To ask the Secretary of State for Environment, Food and Rural Affairs
(1) what assessment his Department has made of how the invasive shrimp, Dikerogammarus villosus, was imported into the UK;
(2) what recent assessment he has made of the effect on the environment of the spread within the UK of the invasive shrimp Dikerogammarus villosus;
(3) what steps his Department is taking to control the spread within the UK of the invasive shrimp, Dikerogammarus villosus.
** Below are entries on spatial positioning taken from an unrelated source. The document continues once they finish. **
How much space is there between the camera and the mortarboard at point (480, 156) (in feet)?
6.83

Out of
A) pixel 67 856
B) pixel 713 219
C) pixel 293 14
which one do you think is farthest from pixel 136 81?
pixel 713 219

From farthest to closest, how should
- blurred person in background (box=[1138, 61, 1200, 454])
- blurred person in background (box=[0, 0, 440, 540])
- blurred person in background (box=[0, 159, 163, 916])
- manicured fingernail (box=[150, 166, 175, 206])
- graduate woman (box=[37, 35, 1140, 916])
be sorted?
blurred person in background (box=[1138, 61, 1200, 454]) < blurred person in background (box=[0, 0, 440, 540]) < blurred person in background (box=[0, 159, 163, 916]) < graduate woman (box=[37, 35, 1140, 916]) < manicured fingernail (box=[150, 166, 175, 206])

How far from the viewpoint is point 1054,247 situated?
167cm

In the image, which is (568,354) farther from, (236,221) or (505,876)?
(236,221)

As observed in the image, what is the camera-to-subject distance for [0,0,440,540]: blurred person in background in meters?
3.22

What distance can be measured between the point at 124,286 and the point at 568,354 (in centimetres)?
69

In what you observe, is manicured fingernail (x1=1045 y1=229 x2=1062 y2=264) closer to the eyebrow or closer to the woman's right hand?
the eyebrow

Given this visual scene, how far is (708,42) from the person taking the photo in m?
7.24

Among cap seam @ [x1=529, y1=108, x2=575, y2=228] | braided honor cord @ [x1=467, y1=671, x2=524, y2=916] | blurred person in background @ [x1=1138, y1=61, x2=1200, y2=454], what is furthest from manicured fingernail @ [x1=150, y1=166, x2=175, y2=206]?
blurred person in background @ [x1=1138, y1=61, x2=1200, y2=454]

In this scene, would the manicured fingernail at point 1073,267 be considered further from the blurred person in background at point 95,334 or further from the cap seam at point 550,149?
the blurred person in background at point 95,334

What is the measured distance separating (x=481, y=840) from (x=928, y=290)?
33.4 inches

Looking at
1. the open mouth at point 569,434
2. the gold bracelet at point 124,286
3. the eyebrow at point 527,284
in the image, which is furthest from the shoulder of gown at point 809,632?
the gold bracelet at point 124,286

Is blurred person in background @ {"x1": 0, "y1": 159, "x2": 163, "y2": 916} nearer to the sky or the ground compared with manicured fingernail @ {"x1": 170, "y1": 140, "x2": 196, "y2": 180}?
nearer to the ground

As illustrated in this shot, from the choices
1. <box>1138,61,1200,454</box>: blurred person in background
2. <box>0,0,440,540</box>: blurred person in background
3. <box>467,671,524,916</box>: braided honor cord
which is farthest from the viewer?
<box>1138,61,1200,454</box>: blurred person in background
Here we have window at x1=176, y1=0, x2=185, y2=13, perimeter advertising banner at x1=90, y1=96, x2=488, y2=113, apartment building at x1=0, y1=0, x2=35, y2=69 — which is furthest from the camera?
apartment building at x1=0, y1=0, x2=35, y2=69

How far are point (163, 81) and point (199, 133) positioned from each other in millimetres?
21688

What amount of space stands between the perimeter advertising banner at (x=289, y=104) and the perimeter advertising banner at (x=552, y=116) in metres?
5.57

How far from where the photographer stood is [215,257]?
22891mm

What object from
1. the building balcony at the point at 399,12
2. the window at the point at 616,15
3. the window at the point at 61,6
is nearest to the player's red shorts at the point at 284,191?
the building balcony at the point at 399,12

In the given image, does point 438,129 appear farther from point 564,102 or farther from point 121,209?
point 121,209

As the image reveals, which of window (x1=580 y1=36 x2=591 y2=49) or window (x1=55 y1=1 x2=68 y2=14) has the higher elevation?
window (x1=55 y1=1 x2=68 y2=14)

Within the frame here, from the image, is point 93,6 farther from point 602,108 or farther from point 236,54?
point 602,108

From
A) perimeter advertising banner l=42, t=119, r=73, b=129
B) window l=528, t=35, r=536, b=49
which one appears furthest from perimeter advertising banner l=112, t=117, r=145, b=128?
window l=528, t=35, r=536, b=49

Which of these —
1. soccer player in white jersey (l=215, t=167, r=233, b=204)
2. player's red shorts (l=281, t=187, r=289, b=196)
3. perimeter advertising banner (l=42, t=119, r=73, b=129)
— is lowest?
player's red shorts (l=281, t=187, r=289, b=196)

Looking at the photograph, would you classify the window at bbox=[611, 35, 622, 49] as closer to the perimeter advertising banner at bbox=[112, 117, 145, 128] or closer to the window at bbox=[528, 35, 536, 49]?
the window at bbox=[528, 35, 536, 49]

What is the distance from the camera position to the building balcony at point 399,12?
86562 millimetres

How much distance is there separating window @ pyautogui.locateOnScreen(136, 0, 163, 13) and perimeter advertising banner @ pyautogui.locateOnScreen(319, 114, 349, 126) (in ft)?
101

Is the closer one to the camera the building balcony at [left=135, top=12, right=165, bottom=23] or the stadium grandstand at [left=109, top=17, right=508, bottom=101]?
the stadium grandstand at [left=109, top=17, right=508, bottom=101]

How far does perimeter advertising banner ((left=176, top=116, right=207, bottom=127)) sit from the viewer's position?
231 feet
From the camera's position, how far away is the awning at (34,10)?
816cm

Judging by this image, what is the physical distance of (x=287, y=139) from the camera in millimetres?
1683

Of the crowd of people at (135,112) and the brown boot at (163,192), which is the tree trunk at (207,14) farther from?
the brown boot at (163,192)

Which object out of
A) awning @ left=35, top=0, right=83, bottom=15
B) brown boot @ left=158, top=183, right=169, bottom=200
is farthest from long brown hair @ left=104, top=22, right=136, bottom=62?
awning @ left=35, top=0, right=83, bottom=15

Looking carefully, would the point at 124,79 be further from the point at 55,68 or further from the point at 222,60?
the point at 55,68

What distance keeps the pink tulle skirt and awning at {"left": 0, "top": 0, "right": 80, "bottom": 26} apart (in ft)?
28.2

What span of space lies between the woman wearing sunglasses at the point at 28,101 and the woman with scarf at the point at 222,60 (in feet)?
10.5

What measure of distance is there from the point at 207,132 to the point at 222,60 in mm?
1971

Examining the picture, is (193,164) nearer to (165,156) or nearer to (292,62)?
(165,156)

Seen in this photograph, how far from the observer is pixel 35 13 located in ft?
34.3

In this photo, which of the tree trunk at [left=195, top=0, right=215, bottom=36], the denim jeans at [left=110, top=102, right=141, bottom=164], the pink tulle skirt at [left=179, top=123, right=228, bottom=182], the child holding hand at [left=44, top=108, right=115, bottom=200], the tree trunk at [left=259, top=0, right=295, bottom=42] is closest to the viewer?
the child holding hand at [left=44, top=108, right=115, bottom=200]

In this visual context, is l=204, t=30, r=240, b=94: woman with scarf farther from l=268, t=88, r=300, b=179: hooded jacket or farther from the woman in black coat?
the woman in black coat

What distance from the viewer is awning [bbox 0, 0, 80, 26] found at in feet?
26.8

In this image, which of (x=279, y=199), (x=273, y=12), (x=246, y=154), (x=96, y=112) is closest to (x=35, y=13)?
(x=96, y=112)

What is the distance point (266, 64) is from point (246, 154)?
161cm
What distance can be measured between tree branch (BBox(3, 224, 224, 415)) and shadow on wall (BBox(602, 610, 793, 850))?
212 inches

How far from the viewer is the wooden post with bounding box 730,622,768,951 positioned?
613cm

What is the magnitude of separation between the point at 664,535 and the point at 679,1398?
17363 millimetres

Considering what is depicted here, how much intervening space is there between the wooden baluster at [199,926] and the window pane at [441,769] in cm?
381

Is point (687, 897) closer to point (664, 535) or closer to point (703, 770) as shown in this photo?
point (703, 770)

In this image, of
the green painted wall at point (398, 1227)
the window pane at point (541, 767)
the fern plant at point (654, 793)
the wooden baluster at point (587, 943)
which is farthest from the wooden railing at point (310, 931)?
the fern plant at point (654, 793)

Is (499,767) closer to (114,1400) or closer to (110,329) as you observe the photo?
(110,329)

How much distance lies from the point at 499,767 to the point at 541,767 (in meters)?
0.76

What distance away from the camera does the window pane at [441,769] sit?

The four locations in which Dikerogammarus villosus has been recorded are all used for various types of water sports (including angling) so it is possible that the shrimp was introduced among wet equipment (e.g. boats, wet-suits, nets) that had been used previously in mainland Europe where the shrimp occurs.
A risk assessment for Dikerogammarus villosus commissioned by DEFRA, concluded that the risk from this species is very high. This is based on the fact that the ecological impacts experienced in areas of Europe that the shrimp has colonised have been very large and dramatic; the species has already established large viable populations here; that Britain is climatically similar to many of the places in Europe that the shrimp has invaded; and that the interconnectivity of the water network will facilitate rapid spread.
At the four locations where Dikerogammarus villosus has been recorded, the routes by which the shrimp might escape from the sites have been assessed and a range of control measures have been put in place. Additionally, in partnership with a number of interested organisations, DEFRA is trying to slow the spread of Dikerogammarus villosus by ensuring that all equipment and clothing that is used in water sports is checked, cleaned and dried before it is used elsewhere. Information on the “Check, Clean, Dry” campaign and associated guidance is published on the Non-native Species Secretariat website.